DATA EXCERPTS:
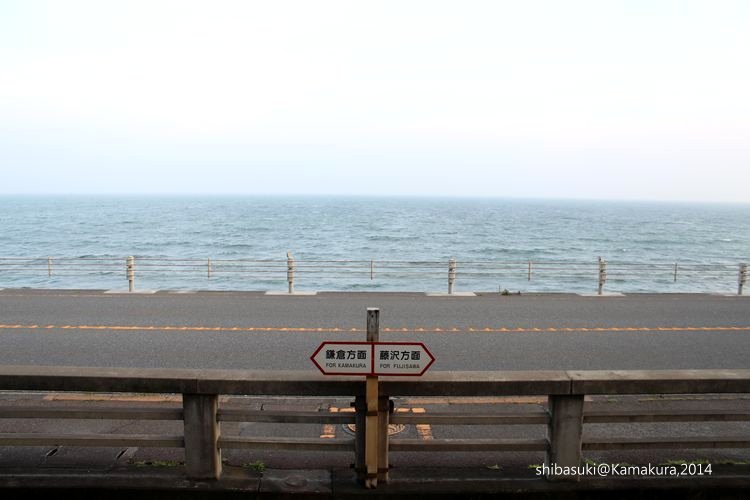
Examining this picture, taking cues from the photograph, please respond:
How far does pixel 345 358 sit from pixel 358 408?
0.42m

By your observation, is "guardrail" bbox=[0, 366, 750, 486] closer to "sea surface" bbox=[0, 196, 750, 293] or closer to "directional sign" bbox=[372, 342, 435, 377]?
"directional sign" bbox=[372, 342, 435, 377]

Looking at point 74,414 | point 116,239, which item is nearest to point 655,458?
point 74,414

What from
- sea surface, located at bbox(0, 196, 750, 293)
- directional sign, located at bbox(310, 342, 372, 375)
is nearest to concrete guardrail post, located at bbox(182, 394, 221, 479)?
directional sign, located at bbox(310, 342, 372, 375)

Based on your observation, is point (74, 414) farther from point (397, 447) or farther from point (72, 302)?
point (72, 302)

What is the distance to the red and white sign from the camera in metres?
3.87

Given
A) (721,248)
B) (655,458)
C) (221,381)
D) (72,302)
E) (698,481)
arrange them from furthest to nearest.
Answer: (721,248), (72,302), (655,458), (698,481), (221,381)

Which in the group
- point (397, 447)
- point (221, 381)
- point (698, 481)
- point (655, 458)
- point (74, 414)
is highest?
point (221, 381)

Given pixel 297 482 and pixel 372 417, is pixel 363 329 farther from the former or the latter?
pixel 372 417

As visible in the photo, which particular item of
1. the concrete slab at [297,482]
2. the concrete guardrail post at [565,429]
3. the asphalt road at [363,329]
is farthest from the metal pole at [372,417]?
the asphalt road at [363,329]

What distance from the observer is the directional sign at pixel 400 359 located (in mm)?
3869

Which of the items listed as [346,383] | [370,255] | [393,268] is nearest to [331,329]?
[346,383]

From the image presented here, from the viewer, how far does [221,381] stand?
395 centimetres

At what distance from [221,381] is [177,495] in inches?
36.3

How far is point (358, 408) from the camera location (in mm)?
4051
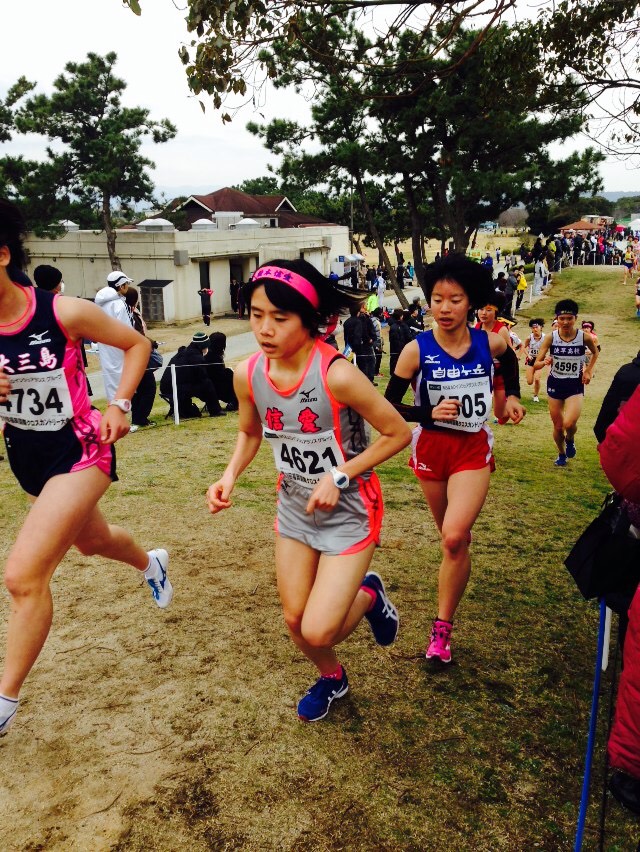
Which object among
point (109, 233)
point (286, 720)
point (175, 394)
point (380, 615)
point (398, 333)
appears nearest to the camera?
point (286, 720)

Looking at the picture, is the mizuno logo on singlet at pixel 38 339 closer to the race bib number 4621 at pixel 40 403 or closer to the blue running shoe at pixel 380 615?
the race bib number 4621 at pixel 40 403

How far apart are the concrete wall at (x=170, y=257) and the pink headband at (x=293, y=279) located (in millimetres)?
34655

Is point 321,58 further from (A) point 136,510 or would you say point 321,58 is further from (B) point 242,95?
(A) point 136,510

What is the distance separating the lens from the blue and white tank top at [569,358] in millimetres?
8516

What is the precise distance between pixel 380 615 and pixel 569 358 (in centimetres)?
595

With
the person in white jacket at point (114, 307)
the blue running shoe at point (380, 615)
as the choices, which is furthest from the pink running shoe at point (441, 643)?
the person in white jacket at point (114, 307)

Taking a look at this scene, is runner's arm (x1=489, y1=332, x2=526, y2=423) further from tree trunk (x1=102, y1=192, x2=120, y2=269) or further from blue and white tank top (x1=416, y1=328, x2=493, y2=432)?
tree trunk (x1=102, y1=192, x2=120, y2=269)

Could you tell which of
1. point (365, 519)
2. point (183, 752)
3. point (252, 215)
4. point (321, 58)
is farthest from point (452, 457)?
point (252, 215)

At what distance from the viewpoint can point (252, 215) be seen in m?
57.0

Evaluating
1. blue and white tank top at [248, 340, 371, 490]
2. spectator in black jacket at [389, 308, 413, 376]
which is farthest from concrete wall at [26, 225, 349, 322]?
blue and white tank top at [248, 340, 371, 490]

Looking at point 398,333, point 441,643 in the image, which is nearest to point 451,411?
point 441,643

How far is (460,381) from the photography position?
13.3 ft

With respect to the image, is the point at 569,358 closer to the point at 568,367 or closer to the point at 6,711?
the point at 568,367

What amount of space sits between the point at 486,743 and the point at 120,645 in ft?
7.12
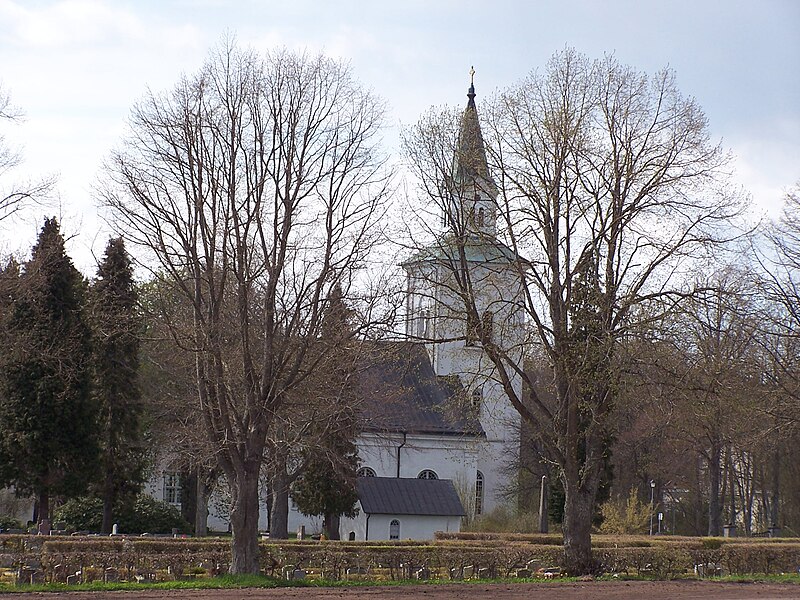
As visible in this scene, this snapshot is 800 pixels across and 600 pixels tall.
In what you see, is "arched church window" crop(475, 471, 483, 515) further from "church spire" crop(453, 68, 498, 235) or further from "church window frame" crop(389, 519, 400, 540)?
"church spire" crop(453, 68, 498, 235)

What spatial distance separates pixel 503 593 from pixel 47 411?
72.2ft

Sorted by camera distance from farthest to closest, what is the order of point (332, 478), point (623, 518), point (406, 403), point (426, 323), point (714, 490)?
point (406, 403) < point (714, 490) < point (623, 518) < point (332, 478) < point (426, 323)

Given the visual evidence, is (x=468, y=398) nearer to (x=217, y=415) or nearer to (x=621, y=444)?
(x=217, y=415)

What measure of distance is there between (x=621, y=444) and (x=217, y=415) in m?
31.4

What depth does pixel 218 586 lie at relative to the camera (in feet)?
62.6

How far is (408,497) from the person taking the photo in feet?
138

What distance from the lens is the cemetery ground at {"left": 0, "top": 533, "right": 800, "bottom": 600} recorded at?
18.6m

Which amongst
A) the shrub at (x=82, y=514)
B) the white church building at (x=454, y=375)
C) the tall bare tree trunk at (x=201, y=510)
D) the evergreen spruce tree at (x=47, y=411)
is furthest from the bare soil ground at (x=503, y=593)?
the tall bare tree trunk at (x=201, y=510)

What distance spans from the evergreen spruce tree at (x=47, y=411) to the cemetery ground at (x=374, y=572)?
799cm

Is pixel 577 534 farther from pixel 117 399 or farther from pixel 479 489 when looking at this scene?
pixel 479 489

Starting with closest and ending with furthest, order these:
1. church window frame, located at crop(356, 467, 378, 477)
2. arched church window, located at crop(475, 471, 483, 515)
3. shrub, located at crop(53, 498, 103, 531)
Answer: shrub, located at crop(53, 498, 103, 531), church window frame, located at crop(356, 467, 378, 477), arched church window, located at crop(475, 471, 483, 515)

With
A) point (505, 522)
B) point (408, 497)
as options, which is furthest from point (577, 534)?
point (505, 522)

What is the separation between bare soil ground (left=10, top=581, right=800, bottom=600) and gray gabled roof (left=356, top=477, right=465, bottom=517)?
2017 cm

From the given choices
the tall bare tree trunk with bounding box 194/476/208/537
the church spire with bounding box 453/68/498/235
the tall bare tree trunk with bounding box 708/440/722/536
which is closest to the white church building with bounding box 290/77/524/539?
the church spire with bounding box 453/68/498/235
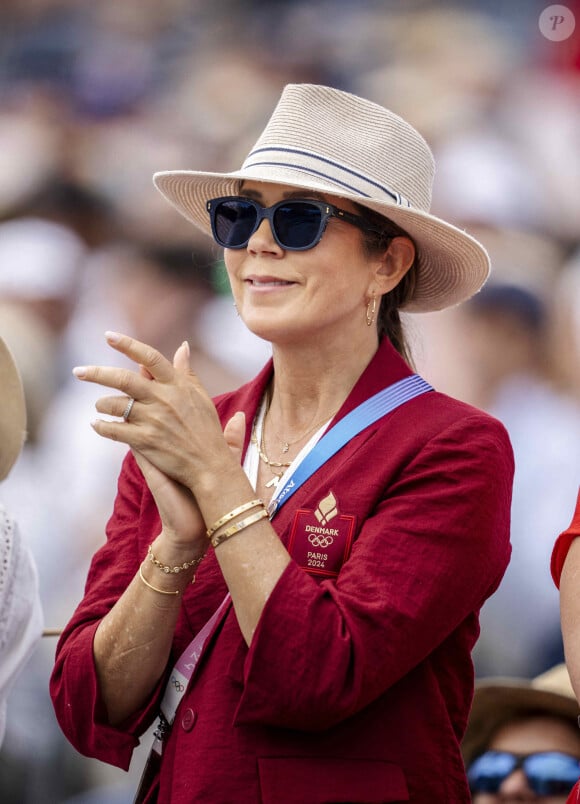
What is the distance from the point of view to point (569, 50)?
4039mm

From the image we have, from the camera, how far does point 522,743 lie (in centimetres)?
347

EXERCISE DESCRIPTION: Output an exact copy of the material, with the pictures removed.

SOLUTION TO THIS EXERCISE:
Examining this picture, taking cues from the photograph, please respond:
How far does pixel 345 358 sit from pixel 358 408?
0.42m

By your observation, is "guardrail" bbox=[0, 366, 750, 486] closer to "sea surface" bbox=[0, 196, 750, 293] or closer to "directional sign" bbox=[372, 342, 435, 377]?
"directional sign" bbox=[372, 342, 435, 377]

Looking at point 74,414 | point 116,239, which item is nearest to point 655,458?
point 74,414

What from
- sea surface, located at bbox(0, 196, 750, 293)
- directional sign, located at bbox(310, 342, 372, 375)
is nearest to concrete guardrail post, located at bbox(182, 394, 221, 479)?
directional sign, located at bbox(310, 342, 372, 375)

Based on your observation, is point (74, 414) farther from point (397, 447) or farther from point (72, 302)?
point (72, 302)

What is the distance to the red and white sign from the camera in metres?
3.87

Given
A) (721,248)
B) (655,458)
C) (221,381)
D) (72,302)
E) (698,481)
arrange them from furthest to nearest.
Answer: (721,248), (72,302), (655,458), (698,481), (221,381)

Which in the group
- point (397, 447)
- point (221, 381)
- point (698, 481)
- point (655, 458)
- point (74, 414)
is highest?
point (221, 381)

Given pixel 297 482 and pixel 372 417, is pixel 363 329 farther from the former or the latter?
pixel 372 417

As visible in the photo, which particular item of
1. the concrete slab at [297,482]
2. the concrete guardrail post at [565,429]
3. the asphalt road at [363,329]
is farthest from the metal pole at [372,417]?
the asphalt road at [363,329]

What distance from the observer is the directional sign at pixel 400 359 located (in mm)?
3869

Which of the items listed as [346,383] | [370,255] | [393,268] is nearest to [331,329]?
[346,383]

From the image presented here, from the viewer, how far does [221,381] stand?
395 centimetres

At what distance from [221,381] is [177,495] in inches?
36.3

How far is point (358, 408) from the camera location (in mm)?
4051
Which object among
point (109, 233)
point (286, 720)
point (175, 394)
point (380, 615)
point (398, 333)
appears nearest to the camera?
point (286, 720)

Looking at the picture, is the mizuno logo on singlet at pixel 38 339 closer to the race bib number 4621 at pixel 40 403 or closer to the blue running shoe at pixel 380 615?
the race bib number 4621 at pixel 40 403

How far apart are the concrete wall at (x=170, y=257) and the pink headband at (x=293, y=279) located (in millimetres)?
34655

Is point 321,58 further from (A) point 136,510 or would you say point 321,58 is further from (B) point 242,95?
(A) point 136,510

What is the distance separating the lens from the blue and white tank top at [569,358] in millimetres?
8516

What is the precise distance between pixel 380 615 and pixel 569 358 (in centimetres)?
595

With
the person in white jacket at point (114, 307)
the blue running shoe at point (380, 615)
as the choices, which is furthest from the pink running shoe at point (441, 643)?
the person in white jacket at point (114, 307)

Taking a look at this scene, is runner's arm (x1=489, y1=332, x2=526, y2=423) further from tree trunk (x1=102, y1=192, x2=120, y2=269) or further from blue and white tank top (x1=416, y1=328, x2=493, y2=432)?
tree trunk (x1=102, y1=192, x2=120, y2=269)

Could you tell which of
1. point (365, 519)
2. point (183, 752)
3. point (252, 215)
4. point (321, 58)
is farthest from point (452, 457)?
point (252, 215)

At what distance from the viewpoint can point (252, 215) be seen in m?
57.0

Evaluating
1. blue and white tank top at [248, 340, 371, 490]
2. spectator in black jacket at [389, 308, 413, 376]
which is farthest from concrete wall at [26, 225, 349, 322]?
blue and white tank top at [248, 340, 371, 490]

Looking at point 398,333, point 441,643 in the image, which is nearest to point 451,411?
point 441,643

How far is (460,381) from the photography position?
13.3 ft

With respect to the image, is the point at 569,358 closer to the point at 568,367 or closer to the point at 6,711?
the point at 568,367

What amount of space sits between the point at 486,743 and the point at 120,645 in ft?
7.12
As visible in this scene, this snapshot is 800 pixels across and 600 pixels tall.
In what you see, is "arched church window" crop(475, 471, 483, 515) further from "church spire" crop(453, 68, 498, 235) or further from "church window frame" crop(389, 519, 400, 540)?
"church spire" crop(453, 68, 498, 235)

What spatial distance separates pixel 503 593 from pixel 47 411?
72.2ft

Sorted by camera distance from farthest to closest, what is the order of point (332, 478), point (623, 518), point (406, 403), point (426, 323), point (714, 490)?
point (406, 403) < point (714, 490) < point (623, 518) < point (332, 478) < point (426, 323)

Given the visual evidence, is (x=468, y=398) nearer to (x=217, y=415) or nearer to (x=621, y=444)?
(x=217, y=415)

What measure of distance is there between (x=621, y=444) and (x=217, y=415) in m?
31.4

What depth does pixel 218 586 lie at relative to the camera (in feet)?
62.6

How far is (408,497) from the person taking the photo in feet?
138

What distance from the lens is the cemetery ground at {"left": 0, "top": 533, "right": 800, "bottom": 600} recorded at?
18.6m

Which amongst
A) the shrub at (x=82, y=514)
B) the white church building at (x=454, y=375)
C) the tall bare tree trunk at (x=201, y=510)
D) the evergreen spruce tree at (x=47, y=411)
is furthest from the bare soil ground at (x=503, y=593)?
the tall bare tree trunk at (x=201, y=510)

What distance spans from the evergreen spruce tree at (x=47, y=411) to the cemetery ground at (x=374, y=572)?
799cm

Is pixel 577 534 farther from pixel 117 399 or farther from pixel 479 489 when looking at this scene?
pixel 479 489

Starting with closest and ending with furthest, order these:
1. church window frame, located at crop(356, 467, 378, 477)
2. arched church window, located at crop(475, 471, 483, 515)
3. shrub, located at crop(53, 498, 103, 531)
Answer: shrub, located at crop(53, 498, 103, 531), church window frame, located at crop(356, 467, 378, 477), arched church window, located at crop(475, 471, 483, 515)

With
A) point (505, 522)
B) point (408, 497)
as options, which is furthest from point (577, 534)?
point (505, 522)

What is the separation between bare soil ground (left=10, top=581, right=800, bottom=600) and gray gabled roof (left=356, top=477, right=465, bottom=517)?
2017 cm

From the given choices
the tall bare tree trunk with bounding box 194/476/208/537
the church spire with bounding box 453/68/498/235
the tall bare tree trunk with bounding box 708/440/722/536
which is closest to the white church building with bounding box 290/77/524/539?
the church spire with bounding box 453/68/498/235
What is the distance from the point of view to point (569, 50)?
4039mm

From the image we have, from the camera, how far does point 522,743 lie (in centimetres)?
347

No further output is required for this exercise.